L’Agence nationale pour l’emploi (ANPE), un organisme public de 30 000 agents, et les Assedic organismes privés chargés de l’indemnisation et comptant 14 000 salariés, gérés par le patronat et les syndicats, sont regroupés. Choc de culture et résistances.

À l’époque, Hervé Chapron, est directeur général adjoint de Pôle emploi et vit la fusion de l’intérieur. Auteur d’un livre au vitriol (« Le naufrage de Pôle emploi », 2014) une fois à la retraite, il a lui-même été surpris par les difficultés.


« Je pensais que ça allait être difficile, en réalité cela a été très, très, très difficile ».


« Je pensais que ça allait être difficile, en réalité cela a été très, très, très difficile », explique-t-il dix ans après. De surcroît, « aucun objectif de départ n’a été atteint », assure-t-il, tant sur les effectifs que sur le budget ou le nombre de dossiers gérés par les conseillers.

Un choc de culture entre deux maisons

« Tout le monde croyait qu’avec Pôle emploi, on allait avoir le plein-emploi, et cela a tué l’image » du nouvel organisme, constate-t-il. Pendant sa campagne électorale, Nicolas Sarkozy avait promis le plein-emploi dans une France où le taux de chômage était aux alentours de 8 %.

Entre « pressions permanentes » et « forces hostiles à la fusion », la tâche est colossale et entraîne un vrai « choc de culture » entre deux « maisons », écrit, pour sa part, dans « La tête de l’emploi », Christian Charpy, premier patron de Pôle emploi, dont le nom reste attaché à cette réforme. Au moment de son départ à l’automne 2011, il épingle syndicats et politiques qui, selon son récit, ne lui ont pas facilité la tâche.

Les syndicats dénoncent tous de leur côté une fusion « à marche forcée » et des formations insuffisantes pour le personnel. Les conseillers doivent, en effet, être polyvalents pour devenir des référents uniques.

« Un coup pour rien »

Quelques années après, Pôle emploi reviendra d’ailleurs dessus. « On a recréé deux filières, accompagnement et indemnisation, donc c’était un coup pour rien », relève Michel Beaugas (FO), fin connaisseur des arcanes de l’assurance chômage.

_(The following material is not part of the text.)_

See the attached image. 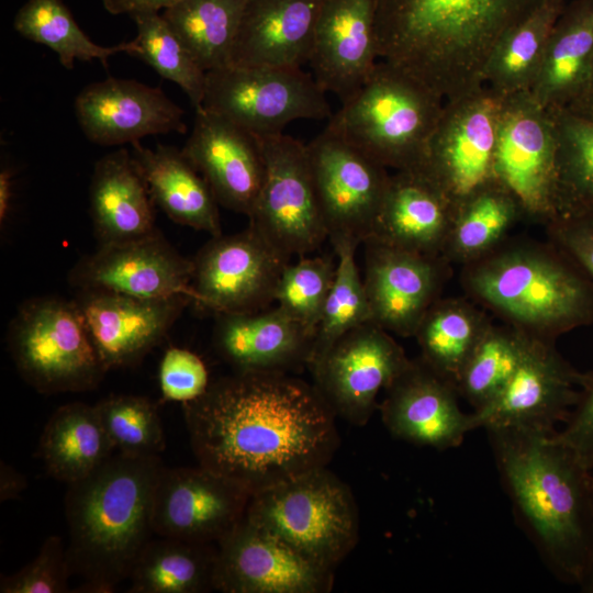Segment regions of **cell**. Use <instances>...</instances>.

Afin d’harmoniser les statuts des personnels, une nouvelle convention collective est aussi négociée. À l’heure actuelle, environ 10 % ont encore un statut public sur les quelque 50 000 personnes qui travaillent chez l’opérateur.

Pour David Vallaperta, élu CFDT au comité central d’entreprise, « l’organisation du travail a énormément changé en dix ans ». Mais il est vrai qu’on est loin des « 60 chômeurs » par conseiller promis par la réforme, explique-t-il.

Selon les calculs de la CFDT, les conseillers pour l’accompagnement dit « guidé » (c’est-à-dire plus intense que « suivi » mais moins que « renforcé », selon les trois modalités existantes) ont chacun plus de 200 dossiers de demandeurs d’emploi à gérer dans plus de 50 % des agences en France.

Alors, pour lui, avec la persistance du chômage de masse, « dix ans après, la question du sous-effectif est toujours là ».

Un mal-être qui persiste

Dans les premières années, la fusion marque aussi les personnels, dans les corps et les esprits. Certains attentent à leur vie. Face à ces tentatives de suicide, les syndicats dénoncent une organisation du travail « déshumanisée » et « pathogène », alors que les chômeurs affluent au guichet.

Une enquête, après une plainte pour « harcèlement moral, mise en danger de la vie d’autrui, homicide involontaire aggravé et non-assistance à personne en danger » liée au suicide en 2012 d’une conseillère de 32 ans, est toujours en cours.

Le syndicat CFTC, qui a déposé plainte aux côtés des parents de la jeune femme, avait recensé à l’époque 17 suicides d’origine professionnelle chez des salariés de Pôle emploi.